Tranquilo estava eu na fila, quando chega uma eleitora com um bandeira do PT aberta e se posiciona atrás de mim.
Incomodado pela bandeira, tanto ideologicamente quanto fisicamente, já que a eleitora encostou-a em mim por duas vezes, respondi somente com pequenos passos a frente tentando sem muito sucesso me distanciar do objeto hostil.
Nesse momento a fiscal da Zona Eleitoral aborda a eleitora explicando que a bandeira não poderia estar aberta, e sim no mínimo enrolada. E sabe o que a eleitora do PT fez? Disse que esse assunto não está totalmente esclarecido na lei eleitoral e virou um crachá que portava no pescoço se identificando como "fiscal" (???) e dizendo que entendia do assunto.
A verdadeira fiscal se retirou e eu me indignei. Falei para a portadora da bandeira que deveria ser utilizado um bom senso, e que ela por ser "fiscal" deveria dar o exemplo. Ao que ela retrucou que naquele momento lá estava como eleitora, e que quando "em fiscal" ela não usava a bandeira. Falei então, com meu coração já palpitante, que ela enquanto "na posição de eleitora" havia se valido da prerrogativa de "fiscal" e dado um "carteiraço" e que isso era uma posição autoritária. Ela respondeu desfraldando a bandeira e agitando-a em plena fila, a poucos metros da urna.
Várias pessoas se manisfestaram contra tal ato, e uma senhora me disse que quem reclama também é radical.
A primeira fiscal que abordou a petista chamou um elemento da força policial da Brigada Militar e explicou para ele o que estava ocorrendo, solicitando ajuda.
Quando a petista saiu da cabine eleitoral foi interceptada pelo policial que solicitou o enrolamento imediato do pedaço de pano vermelho com a estrela no centro.

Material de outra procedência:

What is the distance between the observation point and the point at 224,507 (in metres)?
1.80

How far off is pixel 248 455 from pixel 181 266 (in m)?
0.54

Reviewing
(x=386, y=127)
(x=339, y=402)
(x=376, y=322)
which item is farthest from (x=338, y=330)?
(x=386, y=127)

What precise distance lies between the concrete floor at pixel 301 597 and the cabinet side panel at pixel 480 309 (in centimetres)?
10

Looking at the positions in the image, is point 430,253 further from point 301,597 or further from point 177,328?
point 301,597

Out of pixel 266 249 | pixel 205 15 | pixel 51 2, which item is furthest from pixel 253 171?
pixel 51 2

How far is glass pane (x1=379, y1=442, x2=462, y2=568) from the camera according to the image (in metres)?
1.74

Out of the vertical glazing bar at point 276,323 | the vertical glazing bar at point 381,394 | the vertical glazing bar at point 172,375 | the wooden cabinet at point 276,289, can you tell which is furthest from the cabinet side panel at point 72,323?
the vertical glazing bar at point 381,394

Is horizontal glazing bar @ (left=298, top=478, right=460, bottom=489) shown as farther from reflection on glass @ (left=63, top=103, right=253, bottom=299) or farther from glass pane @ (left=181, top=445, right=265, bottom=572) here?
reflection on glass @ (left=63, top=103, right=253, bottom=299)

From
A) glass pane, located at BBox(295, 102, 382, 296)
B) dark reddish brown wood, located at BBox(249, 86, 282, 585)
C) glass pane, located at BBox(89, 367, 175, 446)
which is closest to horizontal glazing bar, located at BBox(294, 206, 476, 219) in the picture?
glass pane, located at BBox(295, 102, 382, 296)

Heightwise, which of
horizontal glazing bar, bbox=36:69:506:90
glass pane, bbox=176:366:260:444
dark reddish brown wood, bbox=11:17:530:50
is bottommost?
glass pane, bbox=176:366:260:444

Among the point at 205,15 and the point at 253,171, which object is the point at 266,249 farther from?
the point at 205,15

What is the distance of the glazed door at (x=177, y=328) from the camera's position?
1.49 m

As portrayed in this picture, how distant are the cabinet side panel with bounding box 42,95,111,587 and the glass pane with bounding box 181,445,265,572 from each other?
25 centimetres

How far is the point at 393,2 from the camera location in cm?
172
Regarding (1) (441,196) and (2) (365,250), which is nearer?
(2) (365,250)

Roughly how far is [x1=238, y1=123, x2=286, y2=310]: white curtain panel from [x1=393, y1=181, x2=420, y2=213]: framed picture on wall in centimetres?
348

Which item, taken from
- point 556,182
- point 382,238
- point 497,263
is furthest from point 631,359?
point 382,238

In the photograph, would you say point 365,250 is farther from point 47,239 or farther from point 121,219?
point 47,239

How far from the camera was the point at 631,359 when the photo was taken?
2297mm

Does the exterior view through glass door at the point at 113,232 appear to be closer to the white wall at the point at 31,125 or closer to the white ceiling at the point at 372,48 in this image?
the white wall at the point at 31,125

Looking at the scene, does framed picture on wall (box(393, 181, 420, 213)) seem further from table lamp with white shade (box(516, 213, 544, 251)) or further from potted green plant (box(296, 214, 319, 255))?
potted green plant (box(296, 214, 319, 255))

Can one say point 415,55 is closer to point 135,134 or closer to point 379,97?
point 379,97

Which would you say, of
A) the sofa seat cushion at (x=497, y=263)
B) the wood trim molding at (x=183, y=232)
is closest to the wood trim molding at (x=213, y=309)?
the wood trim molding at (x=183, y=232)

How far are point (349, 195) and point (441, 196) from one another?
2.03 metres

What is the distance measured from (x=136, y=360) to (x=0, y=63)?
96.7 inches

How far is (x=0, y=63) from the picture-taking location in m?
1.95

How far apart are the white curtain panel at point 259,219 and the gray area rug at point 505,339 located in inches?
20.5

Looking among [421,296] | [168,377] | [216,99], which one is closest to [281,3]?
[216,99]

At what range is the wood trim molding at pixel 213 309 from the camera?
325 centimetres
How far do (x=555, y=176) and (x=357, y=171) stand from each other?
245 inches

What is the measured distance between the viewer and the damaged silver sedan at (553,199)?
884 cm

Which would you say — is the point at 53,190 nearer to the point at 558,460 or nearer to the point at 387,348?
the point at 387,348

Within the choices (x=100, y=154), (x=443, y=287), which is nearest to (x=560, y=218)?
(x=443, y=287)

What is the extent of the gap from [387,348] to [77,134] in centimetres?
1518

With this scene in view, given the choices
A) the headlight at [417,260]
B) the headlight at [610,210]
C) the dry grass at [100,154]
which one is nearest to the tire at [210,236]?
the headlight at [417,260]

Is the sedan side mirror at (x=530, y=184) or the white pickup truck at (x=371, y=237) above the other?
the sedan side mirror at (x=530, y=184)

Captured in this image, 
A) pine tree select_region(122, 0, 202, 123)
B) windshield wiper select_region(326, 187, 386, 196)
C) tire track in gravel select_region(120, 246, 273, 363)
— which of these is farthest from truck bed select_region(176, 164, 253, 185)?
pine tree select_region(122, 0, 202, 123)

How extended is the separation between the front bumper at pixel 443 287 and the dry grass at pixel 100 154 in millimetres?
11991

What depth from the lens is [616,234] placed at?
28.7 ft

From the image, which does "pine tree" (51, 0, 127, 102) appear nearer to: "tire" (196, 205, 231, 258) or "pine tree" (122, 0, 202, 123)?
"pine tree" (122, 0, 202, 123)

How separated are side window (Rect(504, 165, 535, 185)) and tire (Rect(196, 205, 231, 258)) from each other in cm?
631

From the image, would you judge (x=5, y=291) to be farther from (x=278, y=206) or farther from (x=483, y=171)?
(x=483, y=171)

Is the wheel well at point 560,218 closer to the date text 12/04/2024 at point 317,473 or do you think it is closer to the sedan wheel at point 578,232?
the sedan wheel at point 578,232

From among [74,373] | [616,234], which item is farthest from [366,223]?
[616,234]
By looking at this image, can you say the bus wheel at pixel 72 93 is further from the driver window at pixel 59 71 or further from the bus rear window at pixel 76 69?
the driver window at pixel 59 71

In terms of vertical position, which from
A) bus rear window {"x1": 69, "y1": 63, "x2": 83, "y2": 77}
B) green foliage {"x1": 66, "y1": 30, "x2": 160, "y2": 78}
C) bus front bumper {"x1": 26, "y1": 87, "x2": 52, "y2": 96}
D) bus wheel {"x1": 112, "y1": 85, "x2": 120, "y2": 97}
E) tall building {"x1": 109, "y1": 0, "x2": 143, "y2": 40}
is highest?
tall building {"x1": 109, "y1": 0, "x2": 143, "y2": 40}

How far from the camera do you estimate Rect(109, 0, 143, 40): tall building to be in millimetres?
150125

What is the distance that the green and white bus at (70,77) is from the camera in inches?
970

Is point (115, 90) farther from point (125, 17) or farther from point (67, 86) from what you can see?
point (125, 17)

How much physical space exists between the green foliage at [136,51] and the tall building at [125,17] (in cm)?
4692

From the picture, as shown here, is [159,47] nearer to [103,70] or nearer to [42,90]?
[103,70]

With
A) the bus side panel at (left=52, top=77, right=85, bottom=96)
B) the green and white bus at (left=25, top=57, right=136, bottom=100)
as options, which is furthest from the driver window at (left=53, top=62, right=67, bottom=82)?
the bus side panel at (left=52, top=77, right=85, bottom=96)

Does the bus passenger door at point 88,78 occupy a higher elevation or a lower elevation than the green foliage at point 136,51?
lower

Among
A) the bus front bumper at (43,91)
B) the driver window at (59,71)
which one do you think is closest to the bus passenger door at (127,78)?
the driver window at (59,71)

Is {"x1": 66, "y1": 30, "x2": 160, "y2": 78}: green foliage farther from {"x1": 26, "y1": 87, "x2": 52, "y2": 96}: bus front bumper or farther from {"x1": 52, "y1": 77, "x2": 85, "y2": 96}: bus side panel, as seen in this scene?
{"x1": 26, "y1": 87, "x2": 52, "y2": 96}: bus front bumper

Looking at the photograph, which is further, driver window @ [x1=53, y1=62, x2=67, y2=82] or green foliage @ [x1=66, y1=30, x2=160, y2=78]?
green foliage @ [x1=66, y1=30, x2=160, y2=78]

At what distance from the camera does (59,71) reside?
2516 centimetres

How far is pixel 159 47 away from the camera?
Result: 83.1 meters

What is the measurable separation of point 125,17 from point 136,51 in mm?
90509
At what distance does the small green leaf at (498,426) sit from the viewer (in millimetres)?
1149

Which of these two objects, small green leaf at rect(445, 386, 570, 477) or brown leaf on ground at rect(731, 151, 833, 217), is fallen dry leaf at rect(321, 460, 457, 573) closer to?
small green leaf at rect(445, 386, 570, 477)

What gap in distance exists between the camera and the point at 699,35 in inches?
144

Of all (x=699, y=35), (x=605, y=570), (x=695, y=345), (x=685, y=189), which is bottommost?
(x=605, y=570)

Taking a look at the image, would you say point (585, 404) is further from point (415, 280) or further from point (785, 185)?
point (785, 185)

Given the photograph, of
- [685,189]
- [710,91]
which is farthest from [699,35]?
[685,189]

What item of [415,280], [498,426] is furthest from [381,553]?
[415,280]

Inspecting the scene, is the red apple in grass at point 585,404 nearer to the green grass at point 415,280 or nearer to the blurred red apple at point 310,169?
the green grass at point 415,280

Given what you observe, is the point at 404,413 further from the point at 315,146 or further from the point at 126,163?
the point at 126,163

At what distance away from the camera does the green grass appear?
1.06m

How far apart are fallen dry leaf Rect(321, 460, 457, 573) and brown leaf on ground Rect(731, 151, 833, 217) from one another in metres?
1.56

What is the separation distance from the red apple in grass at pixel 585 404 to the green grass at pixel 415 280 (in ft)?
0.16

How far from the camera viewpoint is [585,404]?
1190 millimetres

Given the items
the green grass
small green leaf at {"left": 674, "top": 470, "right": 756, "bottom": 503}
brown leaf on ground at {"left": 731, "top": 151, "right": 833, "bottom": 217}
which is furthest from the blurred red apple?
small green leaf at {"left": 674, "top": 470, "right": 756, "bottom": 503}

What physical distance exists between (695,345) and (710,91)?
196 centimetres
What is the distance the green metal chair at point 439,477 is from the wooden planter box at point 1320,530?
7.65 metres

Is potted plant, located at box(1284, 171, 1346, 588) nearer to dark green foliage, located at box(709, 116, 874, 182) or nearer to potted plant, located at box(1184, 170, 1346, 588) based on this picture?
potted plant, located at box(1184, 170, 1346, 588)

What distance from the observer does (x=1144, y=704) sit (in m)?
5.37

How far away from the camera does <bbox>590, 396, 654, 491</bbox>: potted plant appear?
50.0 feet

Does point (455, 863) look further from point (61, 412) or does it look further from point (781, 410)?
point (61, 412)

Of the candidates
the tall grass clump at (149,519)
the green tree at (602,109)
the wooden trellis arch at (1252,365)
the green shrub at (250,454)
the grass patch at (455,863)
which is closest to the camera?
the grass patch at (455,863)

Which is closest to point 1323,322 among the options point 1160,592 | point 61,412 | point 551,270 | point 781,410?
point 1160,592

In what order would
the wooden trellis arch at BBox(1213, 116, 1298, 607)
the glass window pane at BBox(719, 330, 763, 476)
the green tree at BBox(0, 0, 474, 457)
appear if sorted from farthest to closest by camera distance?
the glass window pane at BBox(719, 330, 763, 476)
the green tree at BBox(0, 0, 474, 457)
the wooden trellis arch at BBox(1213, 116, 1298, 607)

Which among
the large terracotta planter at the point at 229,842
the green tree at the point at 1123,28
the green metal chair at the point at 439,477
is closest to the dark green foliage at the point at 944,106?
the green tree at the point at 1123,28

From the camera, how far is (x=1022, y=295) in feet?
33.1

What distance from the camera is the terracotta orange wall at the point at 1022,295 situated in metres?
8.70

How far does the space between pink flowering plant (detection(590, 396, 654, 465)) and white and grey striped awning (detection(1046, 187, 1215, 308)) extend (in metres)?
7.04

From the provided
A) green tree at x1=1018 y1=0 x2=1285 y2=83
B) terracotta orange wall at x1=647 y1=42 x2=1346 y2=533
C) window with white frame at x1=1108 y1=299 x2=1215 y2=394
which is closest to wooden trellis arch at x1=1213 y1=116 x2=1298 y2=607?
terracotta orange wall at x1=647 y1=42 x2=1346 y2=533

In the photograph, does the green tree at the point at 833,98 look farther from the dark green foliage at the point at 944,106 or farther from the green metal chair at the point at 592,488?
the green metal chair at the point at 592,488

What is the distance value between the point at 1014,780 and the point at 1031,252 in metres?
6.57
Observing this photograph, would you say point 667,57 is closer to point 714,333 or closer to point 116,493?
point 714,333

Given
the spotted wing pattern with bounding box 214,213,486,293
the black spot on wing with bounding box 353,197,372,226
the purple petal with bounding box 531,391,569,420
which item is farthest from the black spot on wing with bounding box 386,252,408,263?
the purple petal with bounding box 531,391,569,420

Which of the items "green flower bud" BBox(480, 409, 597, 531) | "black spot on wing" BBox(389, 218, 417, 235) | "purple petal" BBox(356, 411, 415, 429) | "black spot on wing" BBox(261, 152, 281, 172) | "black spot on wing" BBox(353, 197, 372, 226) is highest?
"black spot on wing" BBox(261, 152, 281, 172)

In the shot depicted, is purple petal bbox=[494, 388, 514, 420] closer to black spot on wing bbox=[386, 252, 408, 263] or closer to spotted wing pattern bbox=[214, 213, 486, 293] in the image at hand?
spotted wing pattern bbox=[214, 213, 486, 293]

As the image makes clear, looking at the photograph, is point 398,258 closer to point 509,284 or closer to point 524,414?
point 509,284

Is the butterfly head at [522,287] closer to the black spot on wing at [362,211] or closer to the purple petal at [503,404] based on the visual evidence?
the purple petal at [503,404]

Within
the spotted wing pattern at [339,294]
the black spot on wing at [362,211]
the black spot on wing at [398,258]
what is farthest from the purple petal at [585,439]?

Configurou-se um "auê", e eu me limitei a fotografar rapidamente a eleitora sendo intimada a se retirar.
Não concordo que quem reclama também seja radical. Para quem não tem limites é difícil aceitar onde começa o respeito pelo próximo.
Hoje, no fim do dia, não é uma boa idéia circular pela cidade, independente do que venha a ser o resultado do pleito.